[Stored data entries]
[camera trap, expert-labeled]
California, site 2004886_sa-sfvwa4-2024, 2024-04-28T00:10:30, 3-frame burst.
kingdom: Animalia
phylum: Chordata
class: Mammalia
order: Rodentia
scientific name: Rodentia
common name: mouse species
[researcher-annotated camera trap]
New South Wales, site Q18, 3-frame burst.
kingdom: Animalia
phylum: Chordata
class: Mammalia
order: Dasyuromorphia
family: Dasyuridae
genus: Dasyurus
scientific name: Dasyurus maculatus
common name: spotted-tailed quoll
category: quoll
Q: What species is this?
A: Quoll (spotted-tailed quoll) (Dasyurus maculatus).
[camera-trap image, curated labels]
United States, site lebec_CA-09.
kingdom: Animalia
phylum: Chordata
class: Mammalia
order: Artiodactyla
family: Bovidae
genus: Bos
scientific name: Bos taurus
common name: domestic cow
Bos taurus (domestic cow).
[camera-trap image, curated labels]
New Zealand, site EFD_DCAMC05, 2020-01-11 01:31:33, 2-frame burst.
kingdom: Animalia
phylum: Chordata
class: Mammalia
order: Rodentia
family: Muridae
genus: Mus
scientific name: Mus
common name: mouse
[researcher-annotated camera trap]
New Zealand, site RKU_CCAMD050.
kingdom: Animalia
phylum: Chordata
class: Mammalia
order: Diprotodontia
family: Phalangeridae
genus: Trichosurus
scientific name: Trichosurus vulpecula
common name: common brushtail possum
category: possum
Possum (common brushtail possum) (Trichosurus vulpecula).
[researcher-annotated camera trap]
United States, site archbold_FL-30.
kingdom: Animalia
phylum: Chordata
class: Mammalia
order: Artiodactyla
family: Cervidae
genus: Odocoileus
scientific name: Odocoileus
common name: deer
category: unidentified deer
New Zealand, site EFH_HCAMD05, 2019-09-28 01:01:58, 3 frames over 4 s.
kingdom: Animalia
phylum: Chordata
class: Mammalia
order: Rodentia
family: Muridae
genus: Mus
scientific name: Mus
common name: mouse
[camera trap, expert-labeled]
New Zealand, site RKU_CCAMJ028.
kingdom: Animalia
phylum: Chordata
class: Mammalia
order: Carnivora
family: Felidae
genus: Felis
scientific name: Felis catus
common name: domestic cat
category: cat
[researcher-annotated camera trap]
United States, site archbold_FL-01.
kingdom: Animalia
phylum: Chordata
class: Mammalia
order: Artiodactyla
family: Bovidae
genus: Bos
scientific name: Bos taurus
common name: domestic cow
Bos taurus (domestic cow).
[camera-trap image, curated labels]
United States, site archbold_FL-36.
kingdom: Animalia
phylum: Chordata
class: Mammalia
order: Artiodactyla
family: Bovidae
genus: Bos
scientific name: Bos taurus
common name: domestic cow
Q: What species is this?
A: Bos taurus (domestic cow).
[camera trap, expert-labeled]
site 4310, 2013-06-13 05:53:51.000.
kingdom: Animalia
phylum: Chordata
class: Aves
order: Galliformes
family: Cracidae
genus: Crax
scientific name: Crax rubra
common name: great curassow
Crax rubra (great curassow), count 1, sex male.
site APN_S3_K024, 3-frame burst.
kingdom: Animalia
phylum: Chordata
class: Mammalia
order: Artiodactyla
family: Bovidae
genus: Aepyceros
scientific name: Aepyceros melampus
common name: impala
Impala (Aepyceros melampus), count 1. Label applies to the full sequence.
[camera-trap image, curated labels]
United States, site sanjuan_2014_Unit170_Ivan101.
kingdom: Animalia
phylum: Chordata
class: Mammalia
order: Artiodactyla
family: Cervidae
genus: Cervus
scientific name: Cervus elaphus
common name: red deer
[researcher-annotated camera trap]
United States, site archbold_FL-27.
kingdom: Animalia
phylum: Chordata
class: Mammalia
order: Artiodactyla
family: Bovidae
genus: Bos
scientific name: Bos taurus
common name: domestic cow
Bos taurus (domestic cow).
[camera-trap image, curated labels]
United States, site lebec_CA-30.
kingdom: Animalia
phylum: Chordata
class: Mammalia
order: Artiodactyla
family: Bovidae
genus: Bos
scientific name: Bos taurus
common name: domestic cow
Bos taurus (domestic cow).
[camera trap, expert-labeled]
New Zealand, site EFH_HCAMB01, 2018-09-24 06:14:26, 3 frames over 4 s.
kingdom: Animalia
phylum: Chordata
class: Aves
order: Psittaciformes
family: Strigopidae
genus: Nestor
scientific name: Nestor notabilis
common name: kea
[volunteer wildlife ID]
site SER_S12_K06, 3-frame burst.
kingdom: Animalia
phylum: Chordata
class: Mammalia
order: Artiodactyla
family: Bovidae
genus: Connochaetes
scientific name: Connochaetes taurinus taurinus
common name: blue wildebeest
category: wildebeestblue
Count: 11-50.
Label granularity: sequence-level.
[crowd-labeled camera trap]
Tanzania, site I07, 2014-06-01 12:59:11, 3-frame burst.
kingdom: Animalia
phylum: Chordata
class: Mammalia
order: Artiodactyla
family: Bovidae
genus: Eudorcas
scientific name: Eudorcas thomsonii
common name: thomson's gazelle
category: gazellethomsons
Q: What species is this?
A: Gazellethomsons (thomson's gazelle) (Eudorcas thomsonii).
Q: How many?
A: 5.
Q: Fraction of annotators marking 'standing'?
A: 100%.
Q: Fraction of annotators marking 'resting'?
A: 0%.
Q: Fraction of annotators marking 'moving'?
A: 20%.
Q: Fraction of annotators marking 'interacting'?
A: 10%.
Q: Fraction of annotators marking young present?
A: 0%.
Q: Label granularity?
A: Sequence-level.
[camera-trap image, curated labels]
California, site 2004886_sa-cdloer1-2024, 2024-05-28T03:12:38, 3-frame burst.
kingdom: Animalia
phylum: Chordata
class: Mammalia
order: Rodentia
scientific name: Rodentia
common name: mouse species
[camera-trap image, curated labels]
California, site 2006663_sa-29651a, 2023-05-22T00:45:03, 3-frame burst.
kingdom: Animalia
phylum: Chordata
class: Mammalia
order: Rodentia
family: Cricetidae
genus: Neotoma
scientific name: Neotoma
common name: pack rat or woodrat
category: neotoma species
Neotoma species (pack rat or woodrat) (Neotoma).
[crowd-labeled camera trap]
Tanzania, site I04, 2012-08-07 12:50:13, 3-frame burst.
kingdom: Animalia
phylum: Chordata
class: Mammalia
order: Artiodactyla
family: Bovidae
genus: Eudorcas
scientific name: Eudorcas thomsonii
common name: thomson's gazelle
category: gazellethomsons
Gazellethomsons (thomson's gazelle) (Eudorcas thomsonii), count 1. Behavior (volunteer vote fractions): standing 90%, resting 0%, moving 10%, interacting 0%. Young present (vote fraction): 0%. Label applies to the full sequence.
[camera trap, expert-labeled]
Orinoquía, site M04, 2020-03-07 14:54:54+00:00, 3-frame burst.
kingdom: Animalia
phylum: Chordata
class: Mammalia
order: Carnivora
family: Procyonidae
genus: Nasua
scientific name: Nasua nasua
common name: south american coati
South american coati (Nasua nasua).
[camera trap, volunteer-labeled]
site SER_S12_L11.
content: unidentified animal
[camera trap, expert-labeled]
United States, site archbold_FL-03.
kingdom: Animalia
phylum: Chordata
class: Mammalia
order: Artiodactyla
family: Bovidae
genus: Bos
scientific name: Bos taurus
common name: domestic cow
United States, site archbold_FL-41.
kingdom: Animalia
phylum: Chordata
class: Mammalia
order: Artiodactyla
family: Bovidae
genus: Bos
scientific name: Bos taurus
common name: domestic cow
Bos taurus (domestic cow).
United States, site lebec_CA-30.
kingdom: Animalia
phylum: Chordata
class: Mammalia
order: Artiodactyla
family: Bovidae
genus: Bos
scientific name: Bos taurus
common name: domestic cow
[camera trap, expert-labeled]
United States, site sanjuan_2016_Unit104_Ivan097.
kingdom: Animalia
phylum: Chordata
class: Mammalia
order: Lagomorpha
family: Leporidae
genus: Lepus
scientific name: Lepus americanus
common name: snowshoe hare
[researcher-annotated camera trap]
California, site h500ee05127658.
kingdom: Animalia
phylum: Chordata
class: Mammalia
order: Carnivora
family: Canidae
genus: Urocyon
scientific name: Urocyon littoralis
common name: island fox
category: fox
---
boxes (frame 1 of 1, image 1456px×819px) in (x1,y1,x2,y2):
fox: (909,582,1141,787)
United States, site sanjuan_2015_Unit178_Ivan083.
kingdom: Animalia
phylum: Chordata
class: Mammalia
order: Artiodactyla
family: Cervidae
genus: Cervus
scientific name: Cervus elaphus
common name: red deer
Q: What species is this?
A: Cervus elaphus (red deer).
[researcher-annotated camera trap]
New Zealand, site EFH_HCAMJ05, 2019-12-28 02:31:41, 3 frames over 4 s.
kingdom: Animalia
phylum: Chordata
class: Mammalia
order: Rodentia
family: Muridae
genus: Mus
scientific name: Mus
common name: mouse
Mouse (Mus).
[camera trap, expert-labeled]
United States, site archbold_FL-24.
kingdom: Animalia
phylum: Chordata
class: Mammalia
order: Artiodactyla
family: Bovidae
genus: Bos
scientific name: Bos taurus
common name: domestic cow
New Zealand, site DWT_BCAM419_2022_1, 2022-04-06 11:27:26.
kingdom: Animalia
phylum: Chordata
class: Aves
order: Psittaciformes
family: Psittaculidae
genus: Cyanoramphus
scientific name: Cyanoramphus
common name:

§ Work to complete
Copy, please, every line from the start of the entries down to the line that holds "category: unidentified deer", with both of those lines included and no others.

§ Result for this task
[camera trap, expert-labeled]
California, site 2004886_sa-sfvwa4-2024, 2024-04-28T00:10:30, 3-frame burst.
kingdom: Animalia
phylum: Chordata
class: Mammalia
order: Rodentia
scientific name: Rodentia
common name: mouse species
[researcher-annotated camera trap]
New South Wales, site Q18, 3-frame burst.
kingdom: Animalia
phylum: Chordata
class: Mammalia
order: Dasyuromorphia
family: Dasyuridae
genus: Dasyurus
scientific name: Dasyurus maculatus
common name: spotted-tailed quoll
category: quoll
Q: What species is this?
A: Quoll (spotted-tailed quoll) (Dasyurus maculatus).
[camera-trap image, curated labels]
United States, site lebec_CA-09.
kingdom: Animalia
phylum: Chordata
class: Mammalia
order: Artiodactyla
family: Bovidae
genus: Bos
scientific name: Bos taurus
common name: domestic cow
Bos taurus (domestic cow).
[camera-trap image, curated labels]
New Zealand, site EFD_DCAMC05, 2020-01-11 01:31:33, 2-frame burst.
kingdom: Animalia
phylum: Chordata
class: Mammalia
order: Rodentia
family: Muridae
genus: Mus
scientific name: Mus
common name: mouse
[researcher-annotated camera trap]
New Zealand, site RKU_CCAMD050.
kingdom: Animalia
phylum: Chordata
class: Mammalia
order: Diprotodontia
family: Phalangeridae
genus: Trichosurus
scientific name: Trichosurus vulpecula
common name: common brushtail possum
category: possum
Possum (common brushtail possum) (Trichosurus vulpecula).
[researcher-annotated camera trap]
United States, site archbold_FL-30.
kingdom: Animalia
phylum: Chordata
class: Mammalia
order: Artiodactyla
family: Cervidae
genus: Odocoileus
scientific name: Odocoileus
common name: deer
category: unidentified deer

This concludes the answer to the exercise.